Allegory of the Cave

Light of Truth

Fr Joseph Pallattil

The beloved disciple of Socrates and the famous Greek philosopher, Plato narrates a story in his famous book “Republic,” i.e., allegory of the cave. In this allegory, Plato likens untutored people to prisoners chained in a cave. They are unable to turn their heads. All they can see is the wall of the cave in front of them. Behind them burns a fire. Between the fire and the prisoners is a parapet, along which puppeteers can walk. The puppeteers, who are behind the prisoners, hold up puppets to cast shadows on the wall of the cave. The prisoners are unable to see these puppets, the real objects that pass behind them. What the prisoners see and hear are shadows and echoes cast by objects that they do not see. In this allegory, Plato symbolically presents what happens to the people living in the sensory world. Plato distinguishes between people who mistake sensory knowledge for the truth and people who really see the truth. Here, prisoners represent all individuals as souls trapped in a sensory world, puppet-masters represent individuals and organizations who construct knowledge, chains represents anything that keeps the individual from having the freedom to learn. So, imagine that you are one of the prisoners. You cannot look at anything behind or to the side of you and you must look at the wall in front of you. When people walk along the walkway, you can see shadows of the objects they are carrying, cast on to the wall. If you had never seen the real objects ever before, you would believe that the shadows of objects were ‘real.’

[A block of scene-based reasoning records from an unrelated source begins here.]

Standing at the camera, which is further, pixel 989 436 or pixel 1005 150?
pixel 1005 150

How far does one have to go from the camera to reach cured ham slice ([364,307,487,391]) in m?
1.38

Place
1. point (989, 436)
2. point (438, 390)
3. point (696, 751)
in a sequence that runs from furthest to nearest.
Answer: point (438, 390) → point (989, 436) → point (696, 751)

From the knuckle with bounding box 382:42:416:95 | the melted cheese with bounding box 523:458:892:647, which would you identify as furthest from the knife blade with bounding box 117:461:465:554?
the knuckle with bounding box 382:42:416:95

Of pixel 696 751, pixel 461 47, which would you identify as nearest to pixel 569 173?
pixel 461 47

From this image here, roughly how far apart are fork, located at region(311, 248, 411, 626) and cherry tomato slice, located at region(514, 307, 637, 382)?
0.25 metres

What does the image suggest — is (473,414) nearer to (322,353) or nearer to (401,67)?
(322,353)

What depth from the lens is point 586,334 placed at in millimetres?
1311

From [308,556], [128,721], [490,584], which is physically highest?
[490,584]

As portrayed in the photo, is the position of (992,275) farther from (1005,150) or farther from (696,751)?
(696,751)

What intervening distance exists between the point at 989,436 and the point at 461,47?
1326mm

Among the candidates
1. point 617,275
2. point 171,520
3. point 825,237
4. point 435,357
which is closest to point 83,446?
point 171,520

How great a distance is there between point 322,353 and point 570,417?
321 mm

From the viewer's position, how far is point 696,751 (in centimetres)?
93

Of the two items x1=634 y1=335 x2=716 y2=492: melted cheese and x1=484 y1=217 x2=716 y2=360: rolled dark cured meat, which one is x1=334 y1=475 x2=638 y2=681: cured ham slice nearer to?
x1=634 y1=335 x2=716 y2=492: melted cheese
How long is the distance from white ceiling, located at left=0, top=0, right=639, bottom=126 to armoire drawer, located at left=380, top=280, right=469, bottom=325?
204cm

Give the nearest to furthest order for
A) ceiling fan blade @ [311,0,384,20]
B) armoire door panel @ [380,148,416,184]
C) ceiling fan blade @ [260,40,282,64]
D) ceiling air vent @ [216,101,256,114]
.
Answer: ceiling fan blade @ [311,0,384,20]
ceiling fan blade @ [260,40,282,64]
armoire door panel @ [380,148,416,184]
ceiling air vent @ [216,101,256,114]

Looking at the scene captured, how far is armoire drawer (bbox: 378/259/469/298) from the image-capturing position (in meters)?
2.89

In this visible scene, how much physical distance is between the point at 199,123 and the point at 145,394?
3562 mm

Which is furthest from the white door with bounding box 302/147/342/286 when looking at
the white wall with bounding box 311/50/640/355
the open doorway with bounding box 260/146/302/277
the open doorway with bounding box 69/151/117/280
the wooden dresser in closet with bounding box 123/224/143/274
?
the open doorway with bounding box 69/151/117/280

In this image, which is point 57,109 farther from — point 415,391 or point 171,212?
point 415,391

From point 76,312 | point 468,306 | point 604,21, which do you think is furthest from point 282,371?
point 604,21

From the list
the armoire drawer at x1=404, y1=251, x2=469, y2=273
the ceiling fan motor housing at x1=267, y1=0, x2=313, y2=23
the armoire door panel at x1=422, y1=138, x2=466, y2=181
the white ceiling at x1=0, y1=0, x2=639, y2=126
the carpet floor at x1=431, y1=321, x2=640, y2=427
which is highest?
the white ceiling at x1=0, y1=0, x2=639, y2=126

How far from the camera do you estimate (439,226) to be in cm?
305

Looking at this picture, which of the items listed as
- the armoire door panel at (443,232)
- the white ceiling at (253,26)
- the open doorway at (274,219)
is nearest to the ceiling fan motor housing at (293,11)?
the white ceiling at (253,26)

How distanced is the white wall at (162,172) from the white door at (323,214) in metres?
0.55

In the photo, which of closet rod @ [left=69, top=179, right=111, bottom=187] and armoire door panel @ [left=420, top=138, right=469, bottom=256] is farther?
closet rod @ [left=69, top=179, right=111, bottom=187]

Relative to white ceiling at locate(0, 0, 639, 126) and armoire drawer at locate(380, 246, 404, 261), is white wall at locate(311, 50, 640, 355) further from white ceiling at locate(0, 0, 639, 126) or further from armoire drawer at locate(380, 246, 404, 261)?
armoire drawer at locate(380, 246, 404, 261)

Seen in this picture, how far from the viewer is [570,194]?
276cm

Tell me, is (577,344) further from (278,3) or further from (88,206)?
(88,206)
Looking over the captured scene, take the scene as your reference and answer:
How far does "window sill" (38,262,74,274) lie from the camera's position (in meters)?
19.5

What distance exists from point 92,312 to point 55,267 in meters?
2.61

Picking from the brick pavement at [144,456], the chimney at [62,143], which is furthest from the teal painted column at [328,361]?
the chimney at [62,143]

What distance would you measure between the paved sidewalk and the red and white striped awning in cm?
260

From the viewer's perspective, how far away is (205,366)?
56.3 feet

This story is very much analogous to the present world. The allegory of the cave presents the tragic reality that the truth is forcefully hidden from the common man. Ordinary people are compelled to believe all the subjective, selfish versions of the truth which are religiously, politically vomited through all sorts of media. People are confused of different as well as contrary interpretations of events. Did any military attack happen? Does my vote directly go to my candidate? Was that particular economic policy taken by the government profitable or not? etc. Every lies are dramatically set, doubtlessly spread, repeatedly presented and forcefully believed and as a result ordinary people are in a dilemma of what the truth is.

One implication of this story is people are not willing to come to the true knowledge; they are not ready to face the nakedness of the truth. Therefore, they all are in the comfort zone of the cave enjoying what they are served and all the information producers are exploiting them shamelessly. Another implication is that if a person comes out of the cave, finds that all what he saw are illusions alone, returns to the cave and teaches other prisoners about the true reality he encountered, they will not listen him, they either accuse him as rebellious or they seal his mouth mum. Both implications lead to despair.

But hope is not lost. Sun is more powerful than the liars in the cave. Sunlight is brighter than the burning fire in the cave. Let the sun light enter into the cave and melt the chains of ignorance. Truth wins, truth prevails and truth alone can exist.